--- REQUIREMENTS ---
Please present the entries below as a Markdown table with the columns Row and Text, one numbered row per line, beginning at the line that contains "Which is nearer" and ending with the last line of the entries. Leave out blank lines and the pictures.

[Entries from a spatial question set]
· · ·
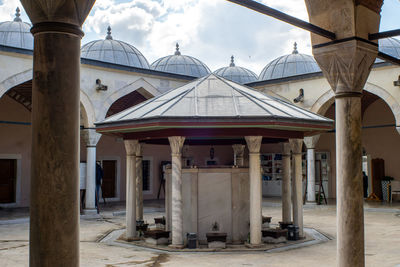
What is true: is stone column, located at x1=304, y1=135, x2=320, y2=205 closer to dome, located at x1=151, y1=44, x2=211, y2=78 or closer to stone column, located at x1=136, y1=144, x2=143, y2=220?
stone column, located at x1=136, y1=144, x2=143, y2=220

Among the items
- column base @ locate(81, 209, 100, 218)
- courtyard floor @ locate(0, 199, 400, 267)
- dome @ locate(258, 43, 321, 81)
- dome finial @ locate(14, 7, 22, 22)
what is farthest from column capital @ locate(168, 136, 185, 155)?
dome finial @ locate(14, 7, 22, 22)

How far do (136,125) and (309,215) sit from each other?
744 centimetres

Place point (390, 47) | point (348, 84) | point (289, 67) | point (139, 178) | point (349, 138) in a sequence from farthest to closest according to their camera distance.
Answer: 1. point (289, 67)
2. point (390, 47)
3. point (139, 178)
4. point (348, 84)
5. point (349, 138)

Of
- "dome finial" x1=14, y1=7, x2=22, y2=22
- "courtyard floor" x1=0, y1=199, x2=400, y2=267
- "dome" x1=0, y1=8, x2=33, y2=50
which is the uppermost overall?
"dome finial" x1=14, y1=7, x2=22, y2=22

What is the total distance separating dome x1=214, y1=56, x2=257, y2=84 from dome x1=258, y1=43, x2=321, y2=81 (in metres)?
2.33

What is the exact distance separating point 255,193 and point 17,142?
10.6 m

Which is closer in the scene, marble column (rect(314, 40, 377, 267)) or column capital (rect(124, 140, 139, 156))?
marble column (rect(314, 40, 377, 267))

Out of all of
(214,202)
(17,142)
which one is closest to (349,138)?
(214,202)

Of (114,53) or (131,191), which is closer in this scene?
(131,191)

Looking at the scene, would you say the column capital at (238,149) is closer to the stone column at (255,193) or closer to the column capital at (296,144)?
the column capital at (296,144)

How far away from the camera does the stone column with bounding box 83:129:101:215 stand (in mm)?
13477

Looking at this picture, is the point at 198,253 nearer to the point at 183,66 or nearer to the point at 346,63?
the point at 346,63

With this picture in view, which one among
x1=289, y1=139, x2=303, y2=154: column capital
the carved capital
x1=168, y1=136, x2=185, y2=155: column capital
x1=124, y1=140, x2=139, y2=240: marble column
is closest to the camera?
the carved capital

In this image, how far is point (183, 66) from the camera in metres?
22.2
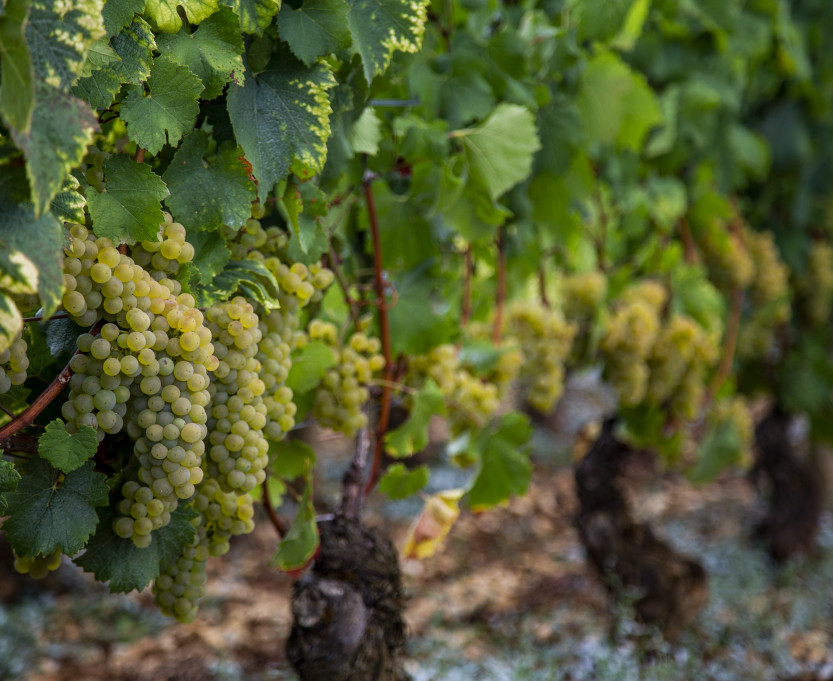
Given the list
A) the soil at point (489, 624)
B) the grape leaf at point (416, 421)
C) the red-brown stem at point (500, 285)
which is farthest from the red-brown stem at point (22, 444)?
the soil at point (489, 624)

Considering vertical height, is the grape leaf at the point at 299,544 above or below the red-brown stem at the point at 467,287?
above

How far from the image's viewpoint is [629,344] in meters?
2.16

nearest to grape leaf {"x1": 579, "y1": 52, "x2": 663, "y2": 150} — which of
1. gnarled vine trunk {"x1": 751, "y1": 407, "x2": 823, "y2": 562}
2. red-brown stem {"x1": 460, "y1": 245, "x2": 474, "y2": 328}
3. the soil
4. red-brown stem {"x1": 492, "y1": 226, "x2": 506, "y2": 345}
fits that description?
red-brown stem {"x1": 492, "y1": 226, "x2": 506, "y2": 345}

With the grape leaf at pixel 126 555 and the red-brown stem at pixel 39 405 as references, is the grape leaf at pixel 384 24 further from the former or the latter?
the grape leaf at pixel 126 555

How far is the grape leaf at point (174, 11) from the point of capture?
0.78 meters

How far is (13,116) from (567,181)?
1.52 metres

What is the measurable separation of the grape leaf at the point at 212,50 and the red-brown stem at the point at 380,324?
47 centimetres

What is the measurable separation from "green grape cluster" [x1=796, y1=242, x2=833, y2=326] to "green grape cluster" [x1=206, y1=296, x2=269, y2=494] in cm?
286

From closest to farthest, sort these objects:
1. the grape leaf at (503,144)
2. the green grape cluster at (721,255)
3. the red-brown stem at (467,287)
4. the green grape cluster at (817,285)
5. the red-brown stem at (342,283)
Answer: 1. the red-brown stem at (342,283)
2. the grape leaf at (503,144)
3. the red-brown stem at (467,287)
4. the green grape cluster at (721,255)
5. the green grape cluster at (817,285)

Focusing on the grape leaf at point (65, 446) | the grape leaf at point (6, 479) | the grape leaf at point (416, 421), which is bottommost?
the grape leaf at point (416, 421)

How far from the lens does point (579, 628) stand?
2648 millimetres

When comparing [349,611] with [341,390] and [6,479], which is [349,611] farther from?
[6,479]

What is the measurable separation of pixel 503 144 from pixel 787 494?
8.70ft

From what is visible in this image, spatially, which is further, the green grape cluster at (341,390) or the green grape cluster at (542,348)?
the green grape cluster at (542,348)
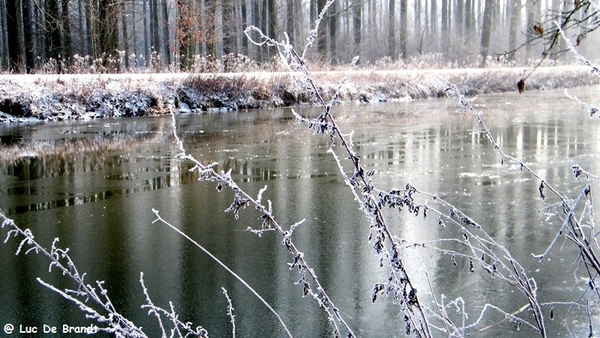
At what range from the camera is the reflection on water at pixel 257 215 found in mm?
4293

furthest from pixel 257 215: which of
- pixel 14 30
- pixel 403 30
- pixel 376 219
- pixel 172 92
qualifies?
pixel 403 30

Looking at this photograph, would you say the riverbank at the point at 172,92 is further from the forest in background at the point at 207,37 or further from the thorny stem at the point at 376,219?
the thorny stem at the point at 376,219

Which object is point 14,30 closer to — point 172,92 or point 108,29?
point 108,29

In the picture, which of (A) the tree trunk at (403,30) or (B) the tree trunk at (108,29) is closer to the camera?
(B) the tree trunk at (108,29)

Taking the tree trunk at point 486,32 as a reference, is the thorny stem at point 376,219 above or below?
below

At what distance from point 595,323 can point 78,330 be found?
3.05 metres

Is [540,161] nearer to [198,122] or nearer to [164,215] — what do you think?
[164,215]

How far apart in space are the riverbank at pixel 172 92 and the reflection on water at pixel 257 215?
2981 mm

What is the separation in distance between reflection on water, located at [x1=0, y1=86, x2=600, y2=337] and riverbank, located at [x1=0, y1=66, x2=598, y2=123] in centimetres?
298

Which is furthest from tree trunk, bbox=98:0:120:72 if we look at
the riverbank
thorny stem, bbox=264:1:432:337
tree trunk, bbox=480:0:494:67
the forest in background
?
thorny stem, bbox=264:1:432:337

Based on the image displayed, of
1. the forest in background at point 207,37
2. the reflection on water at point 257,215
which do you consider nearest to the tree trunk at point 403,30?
the forest in background at point 207,37

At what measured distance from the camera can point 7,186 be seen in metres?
8.31

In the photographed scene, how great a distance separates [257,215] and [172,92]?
13.6 metres

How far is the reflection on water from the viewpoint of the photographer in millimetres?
4293
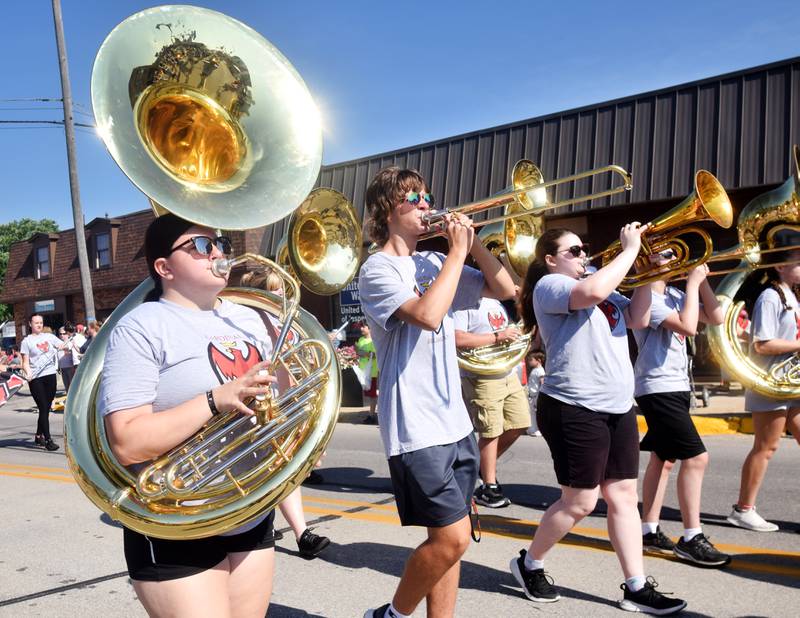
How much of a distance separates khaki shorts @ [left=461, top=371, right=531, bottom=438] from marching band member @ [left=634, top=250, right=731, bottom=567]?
5.40ft

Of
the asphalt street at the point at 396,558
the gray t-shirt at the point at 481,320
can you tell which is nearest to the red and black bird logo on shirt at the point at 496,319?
the gray t-shirt at the point at 481,320

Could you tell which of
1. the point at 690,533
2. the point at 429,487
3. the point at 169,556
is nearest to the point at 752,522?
the point at 690,533

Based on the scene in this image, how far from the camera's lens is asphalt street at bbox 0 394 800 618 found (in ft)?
12.3

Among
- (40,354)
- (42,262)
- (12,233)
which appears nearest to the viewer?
(40,354)

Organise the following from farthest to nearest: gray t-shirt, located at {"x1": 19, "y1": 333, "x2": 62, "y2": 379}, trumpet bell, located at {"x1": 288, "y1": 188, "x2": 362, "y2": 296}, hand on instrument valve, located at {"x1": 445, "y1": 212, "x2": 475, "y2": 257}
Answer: gray t-shirt, located at {"x1": 19, "y1": 333, "x2": 62, "y2": 379}, trumpet bell, located at {"x1": 288, "y1": 188, "x2": 362, "y2": 296}, hand on instrument valve, located at {"x1": 445, "y1": 212, "x2": 475, "y2": 257}

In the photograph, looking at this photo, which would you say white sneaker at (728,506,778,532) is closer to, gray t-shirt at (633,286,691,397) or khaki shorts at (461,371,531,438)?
gray t-shirt at (633,286,691,397)

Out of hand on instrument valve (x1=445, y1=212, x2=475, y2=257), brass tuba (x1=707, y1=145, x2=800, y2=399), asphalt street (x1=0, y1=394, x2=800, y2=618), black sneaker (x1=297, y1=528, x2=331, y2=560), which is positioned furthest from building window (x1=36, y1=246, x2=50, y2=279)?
hand on instrument valve (x1=445, y1=212, x2=475, y2=257)

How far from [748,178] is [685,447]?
834cm

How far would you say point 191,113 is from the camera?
271cm

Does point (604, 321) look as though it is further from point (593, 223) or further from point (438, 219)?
point (593, 223)

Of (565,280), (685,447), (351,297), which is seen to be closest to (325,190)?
(565,280)

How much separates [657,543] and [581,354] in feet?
5.23

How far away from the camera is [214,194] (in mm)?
2459

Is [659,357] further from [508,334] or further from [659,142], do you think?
[659,142]
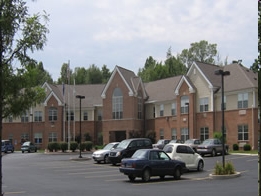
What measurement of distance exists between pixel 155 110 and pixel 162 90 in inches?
146

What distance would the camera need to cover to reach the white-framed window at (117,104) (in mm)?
64750

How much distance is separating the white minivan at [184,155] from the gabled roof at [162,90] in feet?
117

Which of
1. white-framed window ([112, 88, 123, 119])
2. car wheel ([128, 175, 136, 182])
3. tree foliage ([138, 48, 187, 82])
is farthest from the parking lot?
tree foliage ([138, 48, 187, 82])

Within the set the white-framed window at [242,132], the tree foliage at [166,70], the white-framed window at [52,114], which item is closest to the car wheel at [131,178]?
the white-framed window at [242,132]

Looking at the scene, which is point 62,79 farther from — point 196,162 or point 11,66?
point 11,66

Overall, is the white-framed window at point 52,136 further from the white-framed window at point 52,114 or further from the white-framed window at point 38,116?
the white-framed window at point 38,116

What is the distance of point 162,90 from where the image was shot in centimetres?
6656

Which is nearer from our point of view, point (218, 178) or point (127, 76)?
point (218, 178)

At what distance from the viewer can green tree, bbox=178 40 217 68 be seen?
102 m

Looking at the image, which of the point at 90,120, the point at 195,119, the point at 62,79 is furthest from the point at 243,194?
the point at 62,79

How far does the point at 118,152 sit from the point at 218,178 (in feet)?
35.7

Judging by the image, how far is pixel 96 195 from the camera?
52.1 ft

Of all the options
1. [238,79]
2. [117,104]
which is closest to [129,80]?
[117,104]

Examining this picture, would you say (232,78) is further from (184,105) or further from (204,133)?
(204,133)
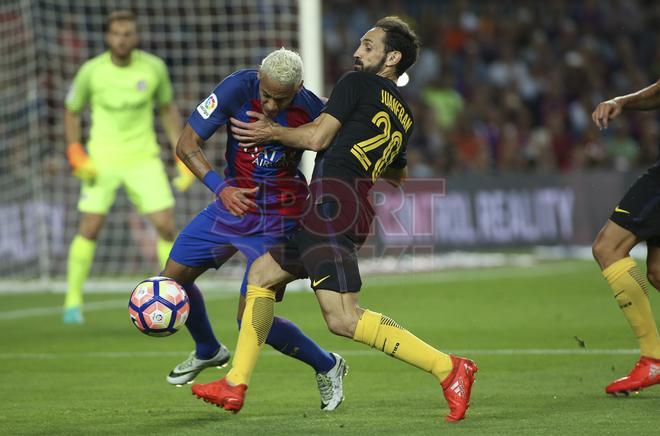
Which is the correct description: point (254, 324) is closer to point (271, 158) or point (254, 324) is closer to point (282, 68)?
point (271, 158)

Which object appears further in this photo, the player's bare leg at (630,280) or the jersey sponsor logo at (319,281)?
the player's bare leg at (630,280)

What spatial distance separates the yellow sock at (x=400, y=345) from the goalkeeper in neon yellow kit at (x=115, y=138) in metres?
4.71

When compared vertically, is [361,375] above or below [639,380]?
below

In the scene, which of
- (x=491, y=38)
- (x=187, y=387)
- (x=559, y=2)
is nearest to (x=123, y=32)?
(x=187, y=387)

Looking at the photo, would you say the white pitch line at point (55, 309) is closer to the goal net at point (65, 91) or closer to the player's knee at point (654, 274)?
the goal net at point (65, 91)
· · ·
--- TASK RESPONSE ---
| Row | Text |
|---|---|
| 1 | Which is nearer from our point of view, point (218, 178) or point (127, 76)? |
| 2 | point (218, 178) |
| 3 | At what distance from the viewer can green tree, bbox=178 40 217 68 be seen? |
| 4 | 102 m |
| 5 | Looking at the image, which of the point at 90,120, the point at 195,119, the point at 62,79 is furthest from the point at 243,194? |
| 6 | the point at 62,79 |
| 7 | How far does the point at 118,152 sit from the point at 218,178 (in feet)? |
| 8 | 35.7 |
| 9 | Judging by the image, how far is pixel 96 195 from the camera? |
| 10 | 52.1 ft |
| 11 | Of all the options |
| 12 | 1. [238,79] |
| 13 | 2. [117,104] |
| 14 | which is closest to [129,80]? |
| 15 | [117,104] |
| 16 | Examining this picture, would you say (232,78) is further from (184,105) or further from (204,133)? |
| 17 | (204,133) |
| 18 | Which is the correct description: point (254, 324) is closer to point (271, 158) or point (254, 324) is closer to point (282, 68)? |
| 19 | point (271, 158) |
| 20 | Which object appears further in this photo, the player's bare leg at (630,280) or the jersey sponsor logo at (319,281)? |
| 21 | the player's bare leg at (630,280) |
| 22 | What spatial distance separates the yellow sock at (x=400, y=345) from the goalkeeper in neon yellow kit at (x=115, y=138) in metres? |
| 23 | 4.71 |
| 24 | When compared vertically, is [361,375] above or below [639,380]? |
| 25 | below |
| 26 | In the scene, which of |
| 27 | - (x=491, y=38) |
| 28 | - (x=187, y=387) |
| 29 | - (x=559, y=2) |
| 30 | is nearest to (x=123, y=32)? |
| 31 | (x=187, y=387) |
| 32 | Looking at the photo, would you say the white pitch line at point (55, 309) is closer to the goal net at point (65, 91) or closer to the player's knee at point (654, 274)? |
| 33 | the goal net at point (65, 91) |